Each entry should be written out again exactly, so that nothing is lost.

Stored items
>>>>
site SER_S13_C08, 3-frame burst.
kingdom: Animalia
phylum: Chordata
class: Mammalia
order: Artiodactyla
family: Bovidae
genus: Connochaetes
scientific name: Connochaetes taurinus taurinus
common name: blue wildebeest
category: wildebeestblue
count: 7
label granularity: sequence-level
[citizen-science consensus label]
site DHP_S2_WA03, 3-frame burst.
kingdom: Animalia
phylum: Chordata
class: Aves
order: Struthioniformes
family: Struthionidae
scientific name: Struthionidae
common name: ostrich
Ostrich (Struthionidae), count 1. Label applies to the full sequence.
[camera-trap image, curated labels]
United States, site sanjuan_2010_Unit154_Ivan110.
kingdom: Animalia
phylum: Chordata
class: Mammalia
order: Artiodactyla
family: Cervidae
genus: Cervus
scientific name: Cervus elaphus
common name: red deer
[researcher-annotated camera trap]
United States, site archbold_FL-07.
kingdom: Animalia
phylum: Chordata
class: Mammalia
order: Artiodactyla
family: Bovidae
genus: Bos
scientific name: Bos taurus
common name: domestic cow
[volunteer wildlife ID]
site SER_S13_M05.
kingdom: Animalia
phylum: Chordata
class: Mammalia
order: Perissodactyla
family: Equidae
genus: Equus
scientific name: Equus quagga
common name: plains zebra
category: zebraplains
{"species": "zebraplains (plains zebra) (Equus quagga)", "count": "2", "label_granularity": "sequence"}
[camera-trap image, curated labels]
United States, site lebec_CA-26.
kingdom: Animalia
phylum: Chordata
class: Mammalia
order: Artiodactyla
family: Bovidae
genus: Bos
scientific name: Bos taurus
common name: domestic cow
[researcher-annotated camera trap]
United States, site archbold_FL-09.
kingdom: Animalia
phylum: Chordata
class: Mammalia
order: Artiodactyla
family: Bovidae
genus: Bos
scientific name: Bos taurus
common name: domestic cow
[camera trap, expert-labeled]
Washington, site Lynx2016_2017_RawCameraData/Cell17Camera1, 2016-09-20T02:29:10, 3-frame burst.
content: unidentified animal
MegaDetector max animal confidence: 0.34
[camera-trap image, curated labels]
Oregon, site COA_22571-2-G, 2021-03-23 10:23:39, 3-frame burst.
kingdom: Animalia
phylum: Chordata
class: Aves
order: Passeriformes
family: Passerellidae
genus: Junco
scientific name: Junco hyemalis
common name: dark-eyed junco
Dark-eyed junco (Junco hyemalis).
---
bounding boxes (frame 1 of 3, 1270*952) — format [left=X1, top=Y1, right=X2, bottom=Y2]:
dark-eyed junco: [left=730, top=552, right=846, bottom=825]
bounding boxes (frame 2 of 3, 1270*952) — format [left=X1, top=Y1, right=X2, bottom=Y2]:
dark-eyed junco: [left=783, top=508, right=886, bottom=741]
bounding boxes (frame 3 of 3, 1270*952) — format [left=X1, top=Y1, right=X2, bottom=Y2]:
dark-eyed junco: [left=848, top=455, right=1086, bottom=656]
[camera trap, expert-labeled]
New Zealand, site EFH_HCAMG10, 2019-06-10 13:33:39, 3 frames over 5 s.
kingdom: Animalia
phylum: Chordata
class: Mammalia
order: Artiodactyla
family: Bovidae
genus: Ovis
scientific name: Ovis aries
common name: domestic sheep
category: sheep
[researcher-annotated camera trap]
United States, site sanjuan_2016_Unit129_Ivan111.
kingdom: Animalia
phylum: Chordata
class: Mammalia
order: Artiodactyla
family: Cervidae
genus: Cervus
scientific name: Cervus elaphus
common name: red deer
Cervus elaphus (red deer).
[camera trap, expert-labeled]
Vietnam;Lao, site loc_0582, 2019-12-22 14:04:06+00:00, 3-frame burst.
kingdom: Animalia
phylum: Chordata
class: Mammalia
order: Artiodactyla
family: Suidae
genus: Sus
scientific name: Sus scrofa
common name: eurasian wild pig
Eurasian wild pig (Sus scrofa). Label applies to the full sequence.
<<<<
_Written response_.
site SER_S13_C08, 3-frame burst.
kingdom: Animalia
phylum: Chordata
class: Mammalia
order: Artiodactyla
family: Bovidae
genus: Connochaetes
scientific name: Connochaetes taurinus taurinus
common name: blue wildebeest
category: wildebeestblue
count: 7
label granularity: sequence-level
[citizen-science consensus label]
site DHP_S2_WA03, 3-frame burst.
kingdom: Animalia
phylum: Chordata
class: Aves
order: Struthioniformes
family: Struthionidae
scientific name: Struthionidae
common name: ostrich
Ostrich (Struthionidae), count 1. Label applies to the full sequence.
[camera-trap image, curated labels]
United States, site sanjuan_2010_Unit154_Ivan110.
kingdom: Animalia
phylum: Chordata
class: Mammalia
order: Artiodactyla
family: Cervidae
genus: Cervus
scientific name: Cervus elaphus
common name: red deer
[researcher-annotated camera trap]
United States, site archbold_FL-07.
kingdom: Animalia
phylum: Chordata
class: Mammalia
order: Artiodactyla
family: Bovidae
genus: Bos
scientific name: Bos taurus
common name: domestic cow
[volunteer wildlife ID]
site SER_S13_M05.
kingdom: Animalia
phylum: Chordata
class: Mammalia
order: Perissodactyla
family: Equidae
genus: Equus
scientific name: Equus quagga
common name: plains zebra
category: zebraplains
{"species": "zebraplains (plains zebra) (Equus quagga)", "count": "2", "label_granularity": "sequence"}
[camera-trap image, curated labels]
United States, site lebec_CA-26.
kingdom: Animalia
phylum: Chordata
class: Mammalia
order: Artiodactyla
family: Bovidae
genus: Bos
scientific name: Bos taurus
common name: domestic cow
[researcher-annotated camera trap]
United States, site archbold_FL-09.
kingdom: Animalia
phylum: Chordata
class: Mammalia
order: Artiodactyla
family: Bovidae
genus: Bos
scientific name: Bos taurus
common name: domestic cow
[camera trap, expert-labeled]
Washington, site Lynx2016_2017_RawCameraData/Cell17Camera1, 2016-09-20T02:29:10, 3-frame burst.
content: unidentified animal
MegaDetector max animal confidence: 0.34
[camera-trap image, curated labels]
Oregon, site COA_22571-2-G, 2021-03-23 10:23:39, 3-frame burst.
kingdom: Animalia
phylum: Chordata
class: Aves
order: Passeriformes
family: Passerellidae
genus: Junco
scientific name: Junco hyemalis
common name: dark-eyed junco
Dark-eyed junco (Junco hyemalis).
---
bounding boxes (frame 1 of 3, 1270*952) — format [left=X1, top=Y1, right=X2, bottom=Y2]:
dark-eyed junco: [left=730, top=552, right=846, bottom=825]
bounding boxes (frame 2 of 3, 1270*952) — format [left=X1, top=Y1, right=X2, bottom=Y2]:
dark-eyed junco: [left=783, top=508, right=886, bottom=741]
bounding boxes (frame 3 of 3, 1270*952) — format [left=X1, top=Y1, right=X2, bottom=Y2]:
dark-eyed junco: [left=848, top=455, right=1086, bottom=656]
[camera trap, expert-labeled]
New Zealand, site EFH_HCAMG10, 2019-06-10 13:33:39, 3 frames over 5 s.
kingdom: Animalia
phylum: Chordata
class: Mammalia
order: Artiodactyla
family: Bovidae
genus: Ovis
scientific name: Ovis aries
common name: domestic sheep
category: sheep
[researcher-annotated camera trap]
United States, site sanjuan_2016_Unit129_Ivan111.
kingdom: Animalia
phylum: Chordata
class: Mammalia
order: Artiodactyla
family: Cervidae
genus: Cervus
scientific name: Cervus elaphus
common name: red deer
Cervus elaphus (red deer).
[camera trap, expert-labeled]
Vietnam;Lao, site loc_0582, 2019-12-22 14:04:06+00:00, 3-frame burst.
kingdom: Animalia
phylum: Chordata
class: Mammalia
order: Artiodactyla
family: Suidae
genus: Sus
scientific name: Sus scrofa
common name: eurasian wild pig
Eurasian wild pig (Sus scrofa). Label applies to the full sequence.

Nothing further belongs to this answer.